Great Grains: Farro with Short Rib Sugo

Foodist Jim Dixon

By Deena Prichep

A Non-traditional Pairing Perfect for Winter Meals

Jim Dixon lives by a simple philosophy: “My basic approach in picking products is whether it’s something I want to eat a lot of.” Since 2006, that has meant selling fine Italian and Californian olive oils, artisan vinegars, and sea salts out of his ActivSpace warehouse in Southeast Portland. And a couple years ago, Dixon’s appetite turned toward farro grown at Bluebird Grain Farms in northern Washington.

"Farro, a cousin of our common wheat, has been cultivated since the earliest stirrings of agriculture."

Farro, a cousin of our common wheat, has been cultivated since the earliest stirrings of agriculture.

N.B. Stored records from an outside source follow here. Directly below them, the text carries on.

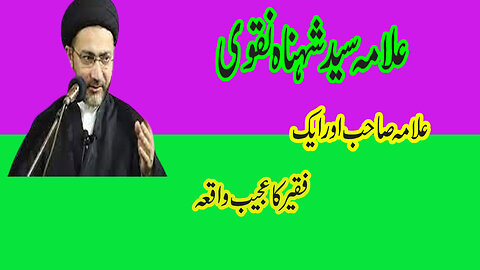 Allama or Aik Faqeer Ka Ajeeb Waqiya | Allama Syed Shahenshah Hussain Naqvi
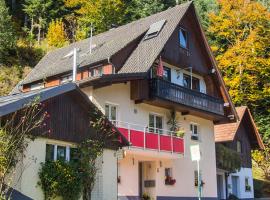 Ferienwohnung am Hauskopf，位于奥佩瑙Zuflucht Ski Lift附近的酒店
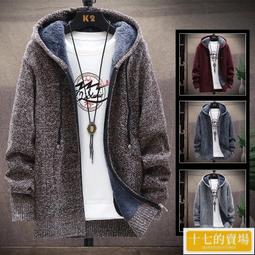 加絨加厚外套男女款夾克秋冬季大碼休閑登山服防風防水保暖沖鋒衣天天精選 歷史價格詳細信息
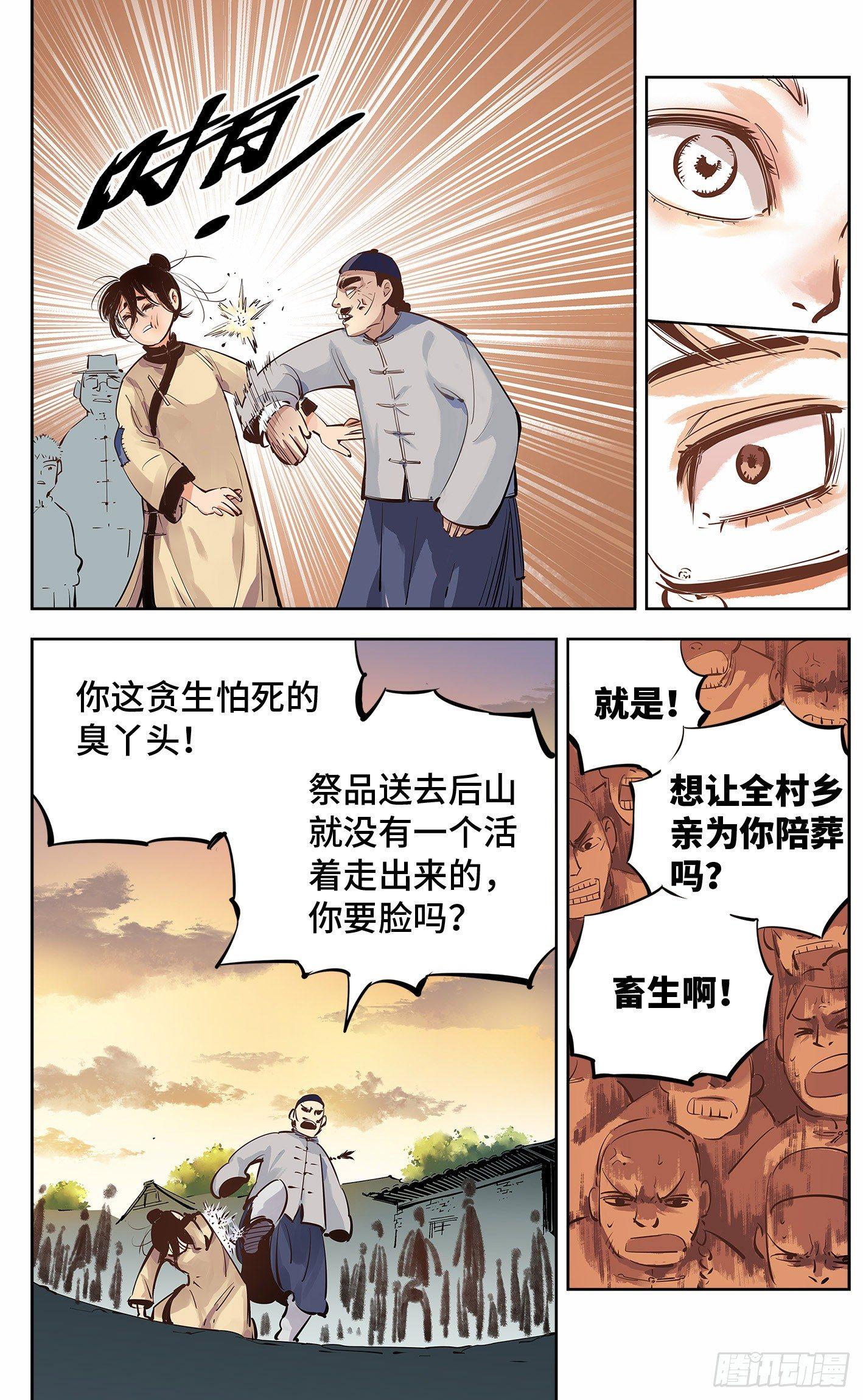 日月同错虎大绳图片漫画,第五回 千年一会 下2图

These days it’s primarily grown on the hills of Tuscany, where it’s often pearled and simmered in a soup. Bluebird’s farro has the bran intact, giving it a longer cooking time, an al dente texture, and a nourishing, whole-grain healthiness. Dixon loves its rustic and earthy quality—the assertive, nutty flavor that elevates it beyond the neutral side dish.

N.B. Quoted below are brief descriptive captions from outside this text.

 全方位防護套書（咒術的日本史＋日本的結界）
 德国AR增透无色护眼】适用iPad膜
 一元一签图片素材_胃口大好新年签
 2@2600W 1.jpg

Dixon supplies farro to some of the finest restaurants in town (Nostrana, Ned Ludd, Laurelhurst Market), but he also reserves some for cooking at home. He’ll incorporate it in a soup, prepare a pared-down pilaf with leeks and olive oil, stew it with tomatoes, or (his new favorite) pair it with a long-simmered short-rib sugo. This old-school Italian meat sauce is rich and hearty, fortified with red wine and a surprise shot of espresso, and cooked until the tender beef falls apart. Dixon concedes that it’s not a traditional pairing for farro, but he discovered that the nubby, wheaty grains stand up beautifully to the full-flavored sugo. “I’m not sure why I hadn’t tried this combination before,” he muses, “but it’s going into the regular rotation.” It just may end up in yours as well.

Farro with Sugo

(serves 4-6)

2 tbsp extra-virgin olive oil
1 ½ pounds short ribs
1 onion, chopped in a medium dice
2 stalks celery, chopped in a medium dice
1 carrot, chopped in a medium dice
Salt to taste
½ bottle dry red wine
1 shot espresso (or ½ cup strong coffee)
28 oz canned diced tomatoes
2 cups farro
Parmigiano-Reggiano, grated


(1) Preheat oven to 200 degrees.
(2) Heat olive oil over medium-high heat in a heavy, over-safe skillet.
(3) Add short ribs to skillet and cook until browned evenly on all sides.
(4) Add onion, celery, carrot, and a sprinkling of salt.
(5) Lower heat to medium and cook a few more minutes.
(6) Add wine and espresso, cover, and bake in the oven for three hours.
(7) Take the skillet out of the oven and remove the short ribs, let cool, and pick the meat off the bones.
(8) While the ribs cool, reduce the braising liquid in the skillet.
(9) Chop the meat coarsely, return it to the pot, and add tomatoes.
(10) Raise the heat until it’s just high enough to maintain a simmer, and cook for another 20 minutes or so, adding salt to taste.


(Let sit overnight in water before cooking.)
(1) 45 minutes before the sugo is done, bring a large pot of salted water to a boil.
(2) Add farro and simmer until tender but al dente (about 45 minutes).
(3) Drain and top each portion with sugo.
(4) Drizzle with olive oil, sprinkle with Parmigiano-Reggiano, and serve.